Dataset entries:
---

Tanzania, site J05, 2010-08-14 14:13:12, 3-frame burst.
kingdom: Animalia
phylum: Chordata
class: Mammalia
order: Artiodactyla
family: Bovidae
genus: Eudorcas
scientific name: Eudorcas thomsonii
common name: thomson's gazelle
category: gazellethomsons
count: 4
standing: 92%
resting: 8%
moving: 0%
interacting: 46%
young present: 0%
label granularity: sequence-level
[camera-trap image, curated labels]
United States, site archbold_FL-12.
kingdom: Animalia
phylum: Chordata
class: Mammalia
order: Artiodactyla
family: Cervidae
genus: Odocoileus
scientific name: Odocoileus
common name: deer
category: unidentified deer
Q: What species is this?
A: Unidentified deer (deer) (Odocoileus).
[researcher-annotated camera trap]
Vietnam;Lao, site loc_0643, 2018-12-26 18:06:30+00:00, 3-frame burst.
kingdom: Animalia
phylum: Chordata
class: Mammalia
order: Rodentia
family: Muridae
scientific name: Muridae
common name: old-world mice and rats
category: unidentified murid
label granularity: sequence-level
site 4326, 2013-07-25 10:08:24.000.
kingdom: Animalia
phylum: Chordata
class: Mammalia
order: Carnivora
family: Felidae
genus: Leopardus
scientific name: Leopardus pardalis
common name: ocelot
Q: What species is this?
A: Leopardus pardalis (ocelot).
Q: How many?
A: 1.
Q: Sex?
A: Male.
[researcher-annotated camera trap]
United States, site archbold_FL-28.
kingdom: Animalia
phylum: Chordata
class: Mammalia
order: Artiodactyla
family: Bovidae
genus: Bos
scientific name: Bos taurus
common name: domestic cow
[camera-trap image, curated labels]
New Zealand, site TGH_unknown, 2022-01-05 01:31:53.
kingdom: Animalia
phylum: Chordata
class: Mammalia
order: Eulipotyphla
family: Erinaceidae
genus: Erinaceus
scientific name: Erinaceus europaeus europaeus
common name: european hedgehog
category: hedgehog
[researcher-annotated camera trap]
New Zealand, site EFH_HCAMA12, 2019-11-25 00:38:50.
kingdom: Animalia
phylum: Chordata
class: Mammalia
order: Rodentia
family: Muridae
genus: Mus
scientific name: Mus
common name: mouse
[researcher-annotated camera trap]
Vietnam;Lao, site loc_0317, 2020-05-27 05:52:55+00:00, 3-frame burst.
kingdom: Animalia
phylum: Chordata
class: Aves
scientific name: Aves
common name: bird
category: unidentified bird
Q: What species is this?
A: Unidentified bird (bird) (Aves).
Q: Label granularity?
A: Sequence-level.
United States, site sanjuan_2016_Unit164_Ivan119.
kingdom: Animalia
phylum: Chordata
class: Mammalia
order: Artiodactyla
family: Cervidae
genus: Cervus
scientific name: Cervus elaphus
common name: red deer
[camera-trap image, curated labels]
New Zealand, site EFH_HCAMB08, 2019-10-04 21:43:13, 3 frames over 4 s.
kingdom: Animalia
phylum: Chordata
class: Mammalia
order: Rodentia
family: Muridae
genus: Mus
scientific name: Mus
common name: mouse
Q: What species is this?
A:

---

### Task requirements
Exact copies of all the entries above are required.

### Solution
Tanzania, site J05, 2010-08-14 14:13:12, 3-frame burst.
kingdom: Animalia
phylum: Chordata
class: Mammalia
order: Artiodactyla
family: Bovidae
genus: Eudorcas
scientific name: Eudorcas thomsonii
common name: thomson's gazelle
category: gazellethomsons
count: 4
standing: 92%
resting: 8%
moving: 0%
interacting: 46%
young present: 0%
label granularity: sequence-level
[camera-trap image, curated labels]
United States, site archbold_FL-12.
kingdom: Animalia
phylum: Chordata
class: Mammalia
order: Artiodactyla
family: Cervidae
genus: Odocoileus
scientific name: Odocoileus
common name: deer
category: unidentified deer
Q: What species is this?
A: Unidentified deer (deer) (Odocoileus).
[researcher-annotated camera trap]
Vietnam;Lao, site loc_0643, 2018-12-26 18:06:30+00:00, 3-frame burst.
kingdom: Animalia
phylum: Chordata
class: Mammalia
order: Rodentia
family: Muridae
scientific name: Muridae
common name: old-world mice and rats
category: unidentified murid
label granularity: sequence-level
site 4326, 2013-07-25 10:08:24.000.
kingdom: Animalia
phylum: Chordata
class: Mammalia
order: Carnivora
family: Felidae
genus: Leopardus
scientific name: Leopardus pardalis
common name: ocelot
Q: What species is this?
A: Leopardus pardalis (ocelot).
Q: How many?
A: 1.
Q: Sex?
A: Male.
[researcher-annotated camera trap]
United States, site archbold_FL-28.
kingdom: Animalia
phylum: Chordata
class: Mammalia
order: Artiodactyla
family: Bovidae
genus: Bos
scientific name: Bos taurus
common name: domestic cow
[camera-trap image, curated labels]
New Zealand, site TGH_unknown, 2022-01-05 01:31:53.
kingdom: Animalia
phylum: Chordata
class: Mammalia
order: Eulipotyphla
family: Erinaceidae
genus: Erinaceus
scientific name: Erinaceus europaeus europaeus
common name: european hedgehog
category: hedgehog
[researcher-annotated camera trap]
New Zealand, site EFH_HCAMA12, 2019-11-25 00:38:50.
kingdom: Animalia
phylum: Chordata
class: Mammalia
order: Rodentia
family: Muridae
genus: Mus
scientific name: Mus
common name: mouse
[researcher-annotated camera trap]
Vietnam;Lao, site loc_0317, 2020-05-27 05:52:55+00:00, 3-frame burst.
kingdom: Animalia
phylum: Chordata
class: Aves
scientific name: Aves
common name: bird
category: unidentified bird
Q: What species is this?
A: Unidentified bird (bird) (Aves).
Q: Label granularity?
A: Sequence-level.
United States, site sanjuan_2016_Unit164_Ivan119.
kingdom: Animalia
phylum: Chordata
class: Mammalia
order: Artiodactyla
family: Cervidae
genus: Cervus
scientific name: Cervus elaphus
common name: red deer
[camera-trap image, curated labels]
New Zealand, site EFH_HCAMB08, 2019-10-04 21:43:13, 3 frames over 4 s.
kingdom: Animalia
phylum: Chordata
class: Mammalia
order: Rodentia
family: Muridae
genus: Mus
scientific name: Mus
common name: mouse
Q: What species is this?
A:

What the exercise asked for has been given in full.